Well, no wonder that there are many recipes and depictions of this famous drink on the Internet. All of them use Blue Curacao as the base for the blue color and add various alcoholic drinks, including pure alcohol, to get that reputedly insane drunkability. Well, using the motto why to duplicate if you can complicate, I decided to get the blue color by other means than Blue Curacao. It turns out that this is easier said than done since Blue Curacao is virtually the only blue alcoholic drink out there.

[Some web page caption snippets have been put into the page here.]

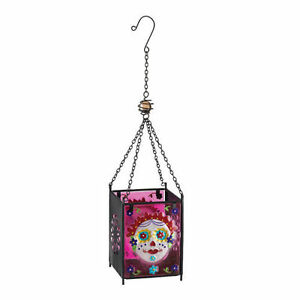 Day of The Dead Painted Lady Skull Glass Hanging Lantern Candleholder NEW hallow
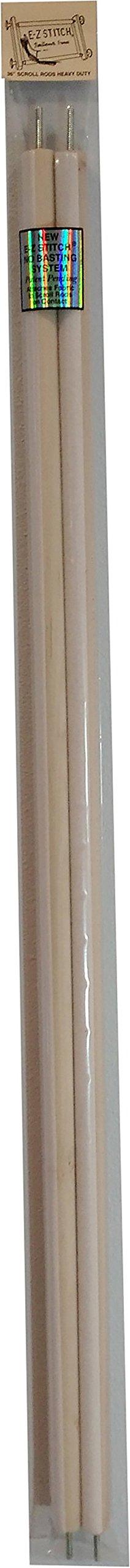 E-Z Stitch Scroll Rods 36'' Heavy-Duty .625'' by E-Z Stitch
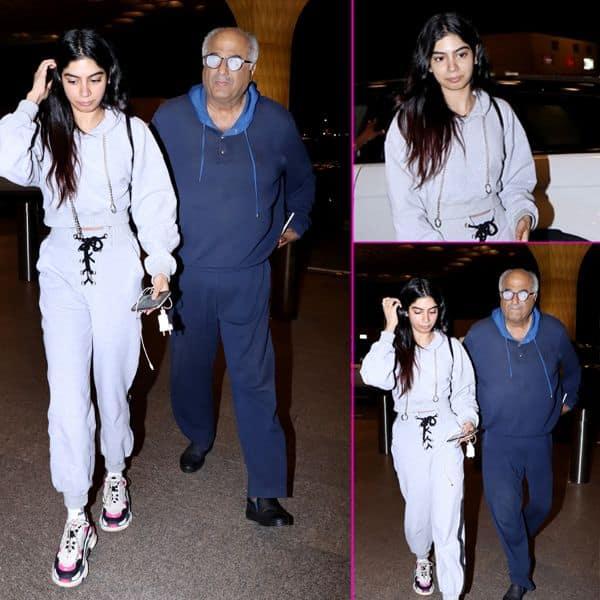 मुंबई एयरपोर्ट पर स्पॉट हुए khushi kapoor और boney kapoor
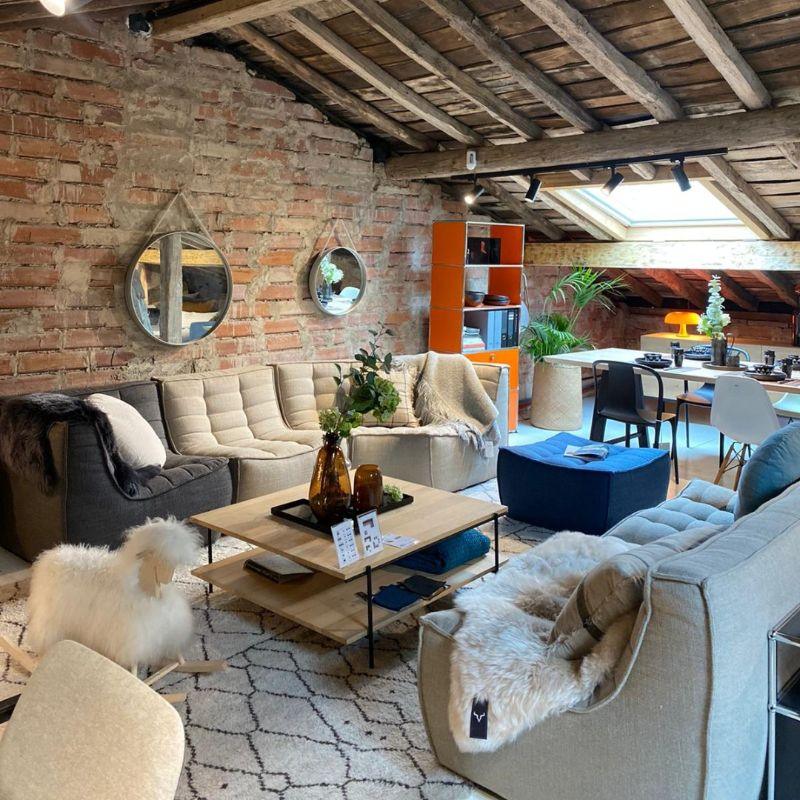 Toulouse Showrooms and Design Stores, The Best of the Best showrooms Toulouse Showrooms and Design Stores, The Best of the Best Toulouse Showrooms and Design Stores The Best of the Best 7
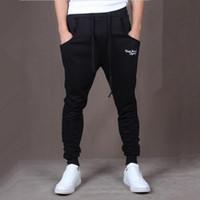Wholesale men s brands harem pants - Wholesale-Hot! New Brand Mens Joggers Casual Harem Sweatpants Sport Pants Men Gym Bottoms Track Training Jogging Trousers+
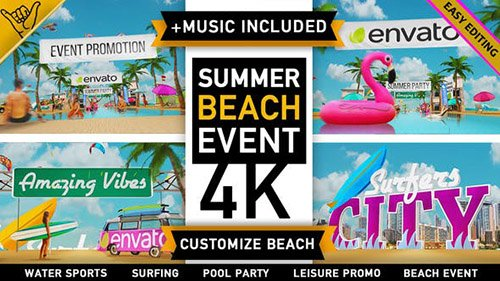 Summer Beach - Holiday Resort Party Event - Project for After Effects (Videohive)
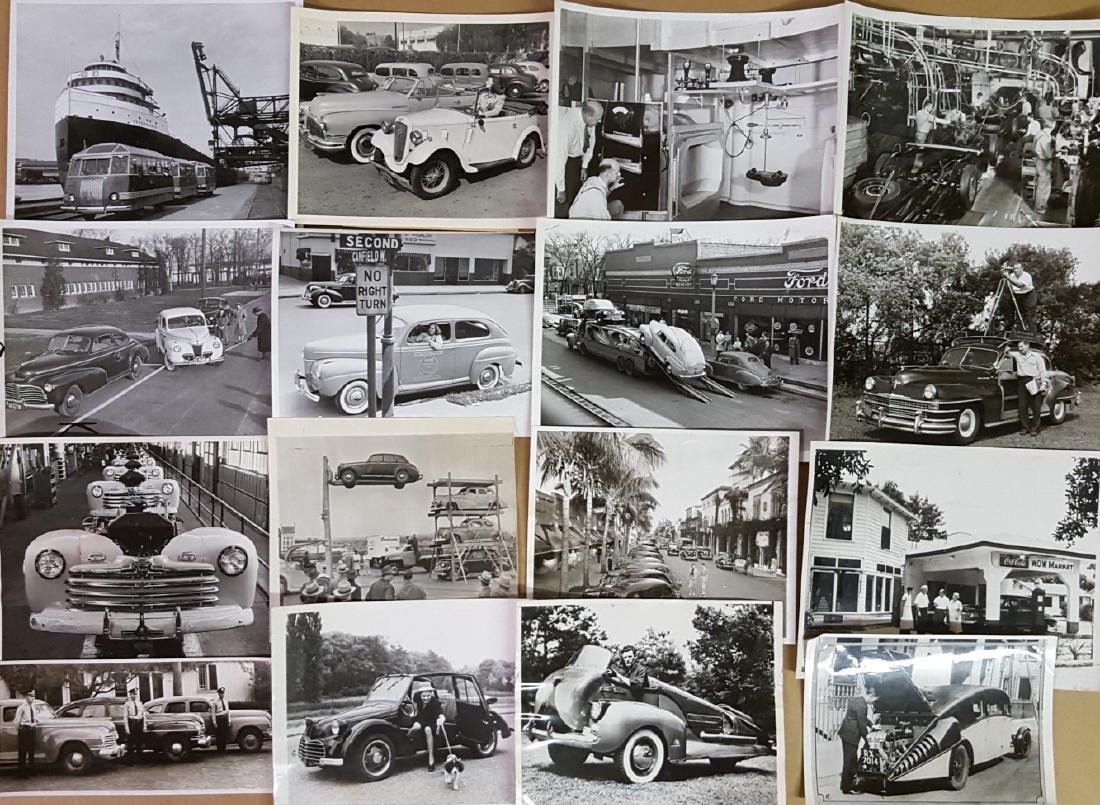 48 1930's - 1940's original press photos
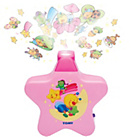 more details on Tomy Starlight Dreamshow Nightlight - Pink.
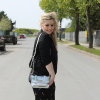 silver bag | Style my Fashion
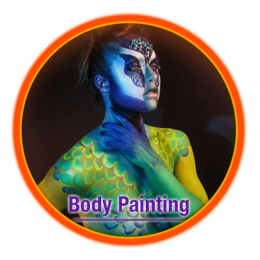 body painting- final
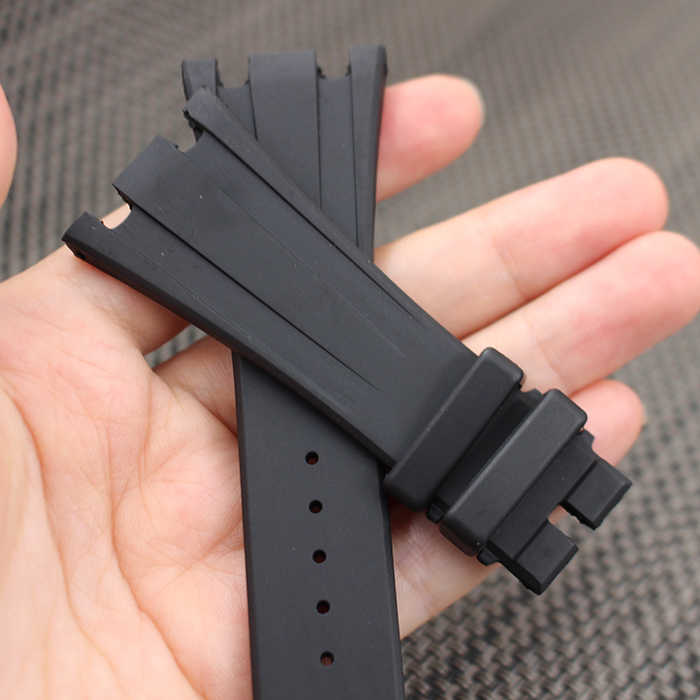 4958d336c60 ... Black Silicone Rubber watch strap bracelet wristband sport watch band  26mm 28mm watchband for ap watches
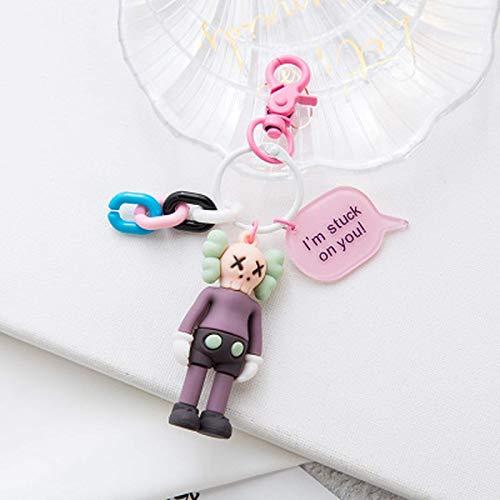 3D PVC SESAME STRASSE Keychain ELMO Keks Monster Spielzeug Puppe Schlüsselanhänger Freunde Geschenk Bag LLaveros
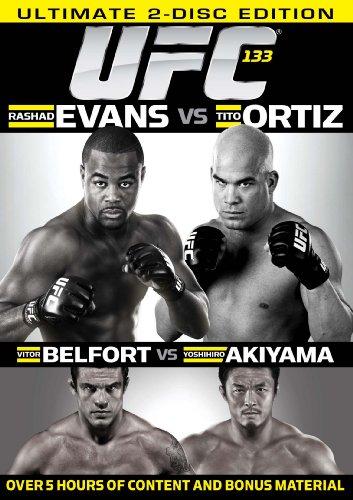 UFC 133 [DVD] et [Import]
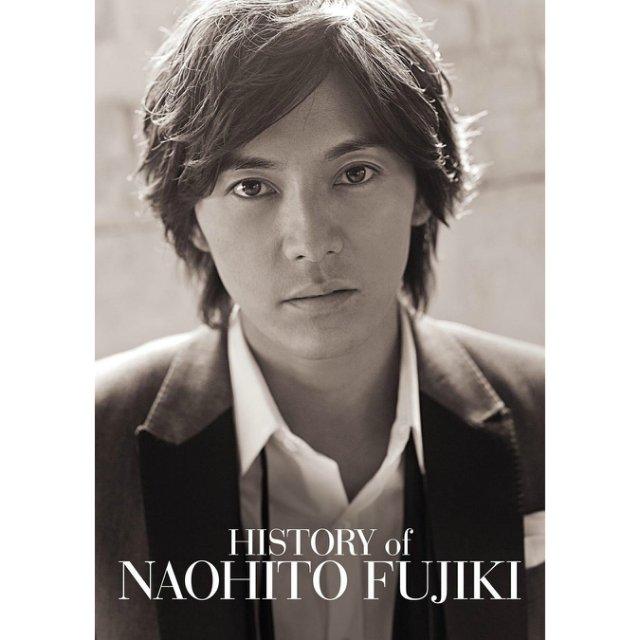Фудзики Наохито / Fujiki Naohito / Хрусталь Наохитыч - Страница 10 C59ee6a50cdd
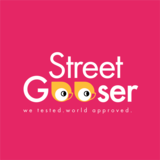 Profile Photos of StreetGooser Tech Pvt. Ltd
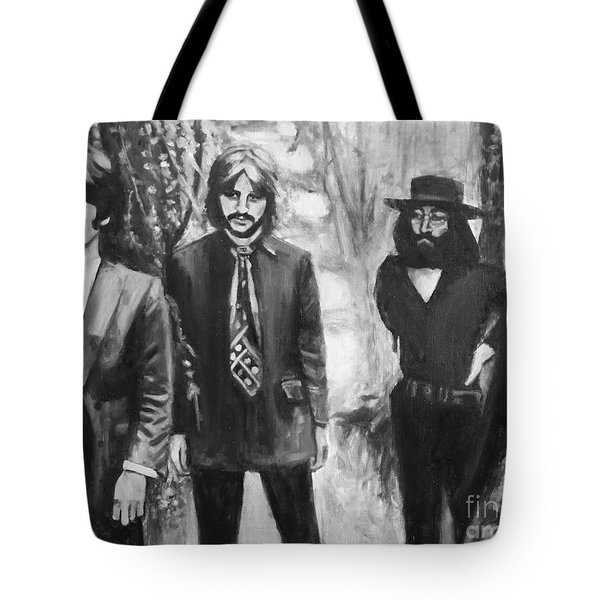 And In The End Tote Bag
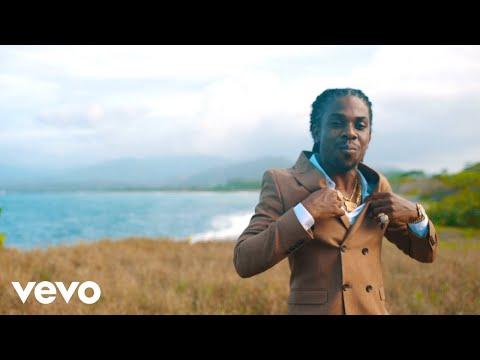 Jahmiel - AOK (Official Music Video)
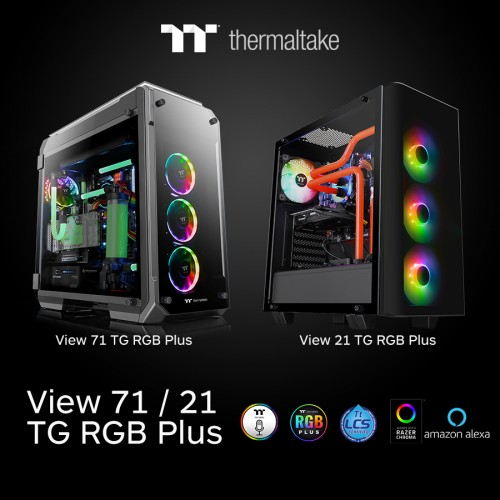 Thermaltake View 71 und 21 Tempered Glass Edition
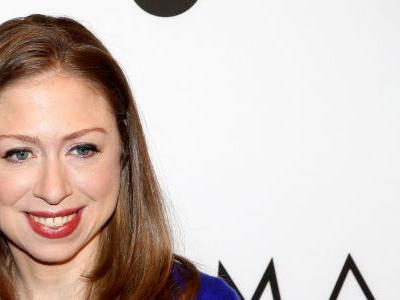 Chelsea Clinton went to a vigil for the New Zealand shooting victims and was berated for her tweets on Ilhan Omar. One activist blamed her for the violence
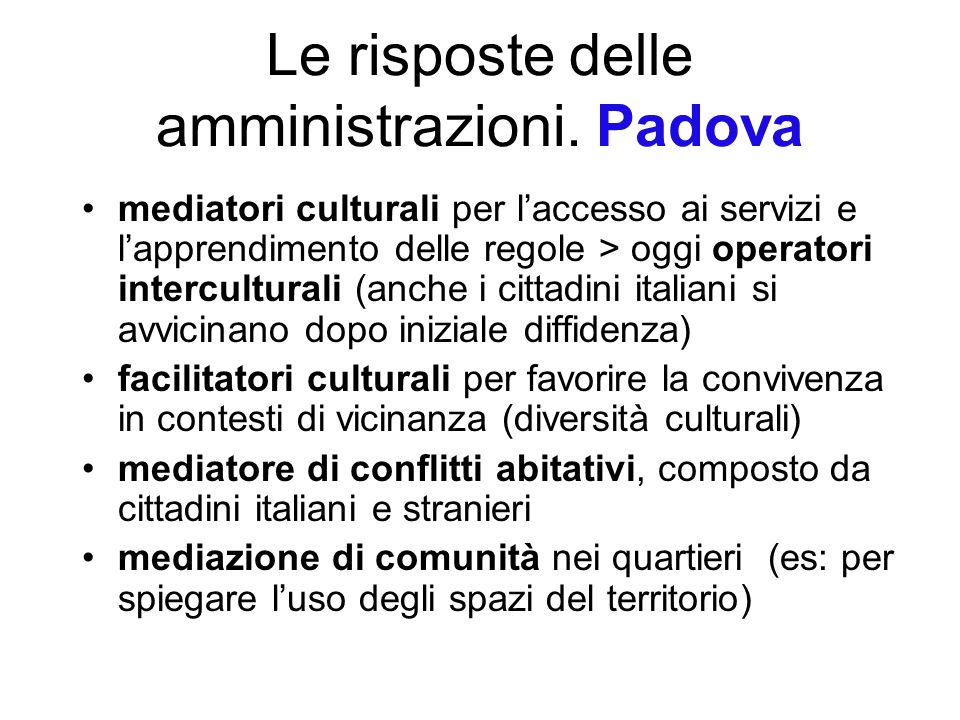 Le risposte delle amministrazioni. Padova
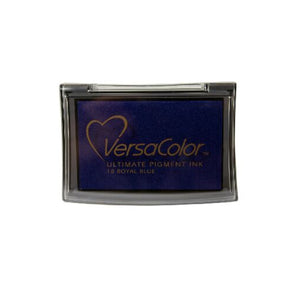 Royal Blue Tsukineko Versacolor large ink pad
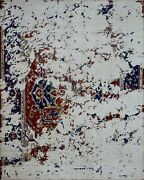 8and039x10and039 | 9and039x12and039 | 10and039x 14and039 Rug | Hand Knotted Wool Multi Area Rug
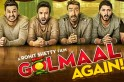 Golmaal Again movie review: This is what critics have to say about Ajay Devgn's film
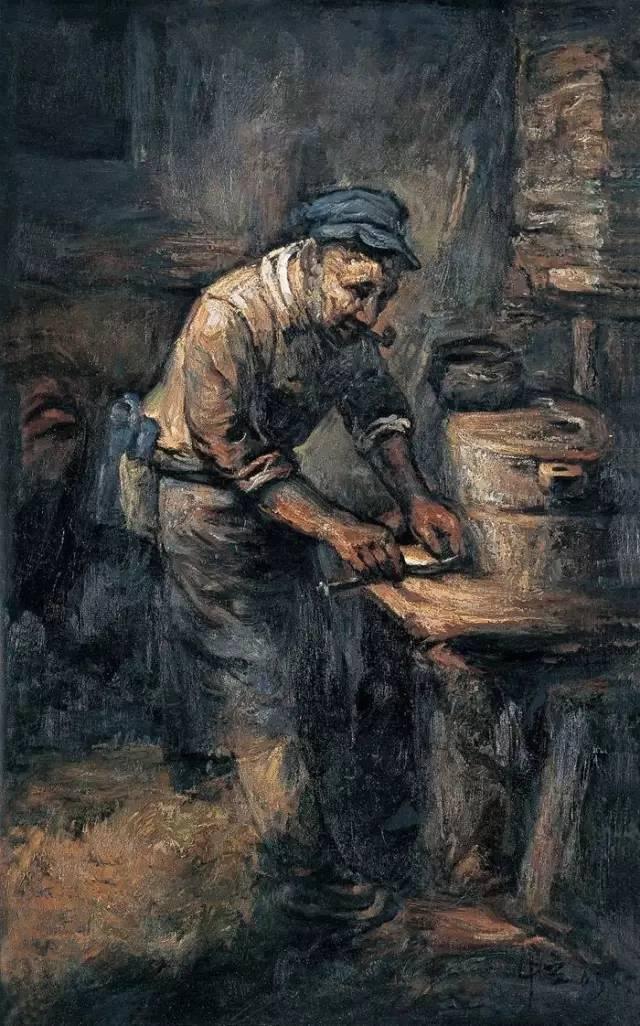 一幅农民画像,让他从籍籍无名到家喻户晓插图39
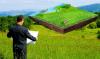 Держгеокадастр: Документи на землю можна погодити он-лайн Рис.1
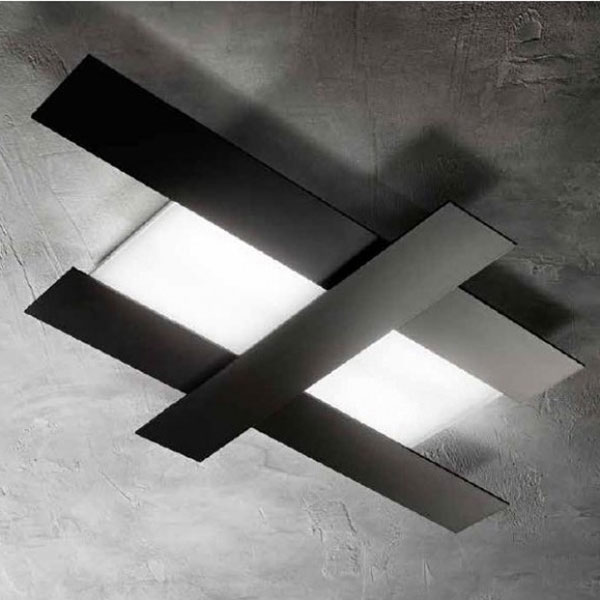 Gea Luce black ceiling lamp, lamps shop Progetto Luce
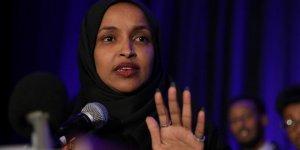 Ilhan Omar'ı Ölümle Tehdit Eden Zanlı Gözaltına Alındı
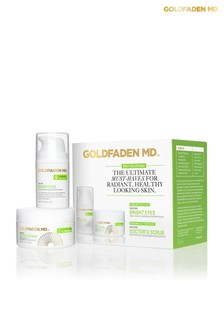 Goldfaden MD Duo Kit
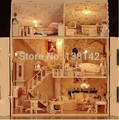 13808 large castle voice light diy dollhouse villa wooden doll house miniatures for decoration toys girls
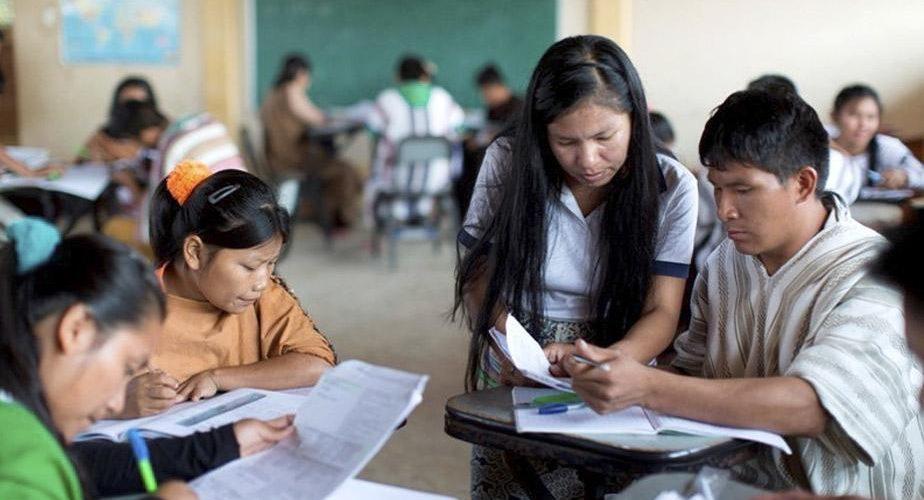 Egresados de NOPOKI se insertan laboralmente en empresas y comunidades de la amazonía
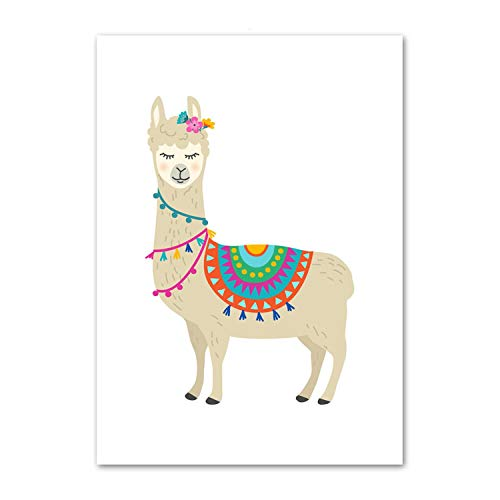 Used, Be fearless Cartoon Llama Cactus Nursery Art Prints for sale  Delivered anywhere in USA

I decided to make a bluish drink by mixing other alcoholic drinks of different colors since I did not want to add coloring additives directly. It is true, however, that blue is one of three primary colors which make up all the other colors and in theory cannot be mixed with them. But cruel reality never stopped me from trying, so I tried a bunch of mixtures in order to prove mother nature wrong. I started from the green melon liqueur since the green color is composed of blue and yellow and I hoped to get something bluish by dimming the yellow component.

First attempt was made by adding Campari. This resulted in various shades of brown, with the biggest success being a light brown mixture with a bluish hint. The taste was mediocre, something between a sour melon and a sweetish Campari – definitely not the solution I was looking for.

Romulan Ale Limoncello
The Limoncello experiment.

Next, I tried something yellow – Limoncello. The famous Italian drink made from lemons and widely popular among Tuscany enthusiasts – including me (I always group pleasurable things in one basket – in the case of Tuscany this is spectacular landscapes, Limoncello, Olives, and Chianti – although they are not all exclusively found in Tuscany). So I was hoping Limoncello would show its magic also in my case. Well, the color got somewhat bluish – granted with some imagination – when the ratio was strongly in favor of Limoncello (more than 4 parts of Limoncello per 1 part of melon liqueur). The taste was nice, with strong lemon taste and a hint of a melon, but that just did not suffice due to the lack of bluish color.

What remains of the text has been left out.